The covered agreement deal negotiated by the U.S. Department of the Treasury under the Obama administration and the Office of the U.S. Trade Representative, announced on Jan. 13, aims to address the fact that the European Commission has not deemed the United States an equivalent jurisdiction according to the EU’s Solvency II directive outlining a risk-based capital regime for insurers and reinsurers in Europe.
Housing and Insurance subcommittee Chairman Sean Duffy, R-Wis., and 23 other legislators sent a letter on Friday to Treasury Secretary Steven Mnuchin and Office of the U.S. Trade Representative Acting Ambassador Stephen Vaughn, asking that the agreement not be signed without formal clarifications they believe are needed to protect U.S. policyholders and the U.S. insurance regulatory system.
“If clarifications are not made, we are concerned that the agreement could commit the U.S. to making significant, and potentially harmful, changes to the way the U.S. and the states regulate the domestic insurance industry,” the legislators said in their letter.
For example, the legislators asked for clarification on the expectations for collateral reduction prior to the five-year implementation deadline and that the agreement’s collateral changes do not retroactively eliminate prior reinsurance collateral obligations under reinsurance contracts entered into before the agreement’s effective date.
The legislators also asked for an assurance that the EU recognizes the soundness of the U.S. regulatory system and will not exert its discretionary group supervision authority over non-EU insurers absent actual concerns developed through the supervisory college.
“Given the recent transition in administrations and the EU’s long-held desire to lower collateral requirements for reinsurance transactions, we believe the EU will be willing to have a constructive dialogue and play a positive role in trying to reach consensus on these important issues,” the legislators said.

## GIVEN ENTRIES
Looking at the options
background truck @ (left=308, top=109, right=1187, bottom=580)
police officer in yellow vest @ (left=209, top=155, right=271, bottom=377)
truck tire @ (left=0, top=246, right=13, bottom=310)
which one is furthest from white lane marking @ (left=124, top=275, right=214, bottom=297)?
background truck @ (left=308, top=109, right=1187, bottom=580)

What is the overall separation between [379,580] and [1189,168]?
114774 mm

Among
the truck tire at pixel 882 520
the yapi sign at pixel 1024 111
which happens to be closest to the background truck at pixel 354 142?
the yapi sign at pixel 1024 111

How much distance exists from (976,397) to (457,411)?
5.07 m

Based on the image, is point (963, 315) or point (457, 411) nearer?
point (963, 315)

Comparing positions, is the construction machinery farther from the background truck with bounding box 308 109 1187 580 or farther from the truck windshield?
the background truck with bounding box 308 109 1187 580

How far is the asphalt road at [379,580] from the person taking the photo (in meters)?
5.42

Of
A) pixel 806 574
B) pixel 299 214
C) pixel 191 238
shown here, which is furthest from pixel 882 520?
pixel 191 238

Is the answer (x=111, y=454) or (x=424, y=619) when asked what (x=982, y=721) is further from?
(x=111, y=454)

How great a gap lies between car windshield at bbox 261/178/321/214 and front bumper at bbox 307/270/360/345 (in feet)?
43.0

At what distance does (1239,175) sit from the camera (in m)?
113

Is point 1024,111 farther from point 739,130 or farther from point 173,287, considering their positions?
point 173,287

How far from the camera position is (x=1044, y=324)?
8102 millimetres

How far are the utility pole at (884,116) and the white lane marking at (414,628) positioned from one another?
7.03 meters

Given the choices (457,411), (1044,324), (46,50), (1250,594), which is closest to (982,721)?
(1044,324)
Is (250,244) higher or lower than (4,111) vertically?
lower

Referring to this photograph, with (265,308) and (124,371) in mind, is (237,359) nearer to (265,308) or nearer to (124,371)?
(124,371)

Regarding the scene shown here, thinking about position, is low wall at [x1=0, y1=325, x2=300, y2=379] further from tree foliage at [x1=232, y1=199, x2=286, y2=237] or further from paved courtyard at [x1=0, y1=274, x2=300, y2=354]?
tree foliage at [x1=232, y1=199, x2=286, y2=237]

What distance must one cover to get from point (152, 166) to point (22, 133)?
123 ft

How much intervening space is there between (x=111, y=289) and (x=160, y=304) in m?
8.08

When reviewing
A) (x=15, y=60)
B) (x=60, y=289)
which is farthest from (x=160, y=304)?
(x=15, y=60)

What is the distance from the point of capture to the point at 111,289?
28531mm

## TASKS TO PERFORM
(a) Set down the passage above on the covered agreement word for word, starting with "The legislators also" and going on through "the supervisory college.".
(b) In the covered agreement passage, how many legislators besides Sean Duffy signed the letter?

## RESPONSES PER TASK
(a)
The legislators also asked for an assurance that the EU recognizes the soundness of the U.S. regulatory system and will not exert its discretionary group supervision authority over non-EU insurers absent actual concerns developed through the supervisory college.

(b) 23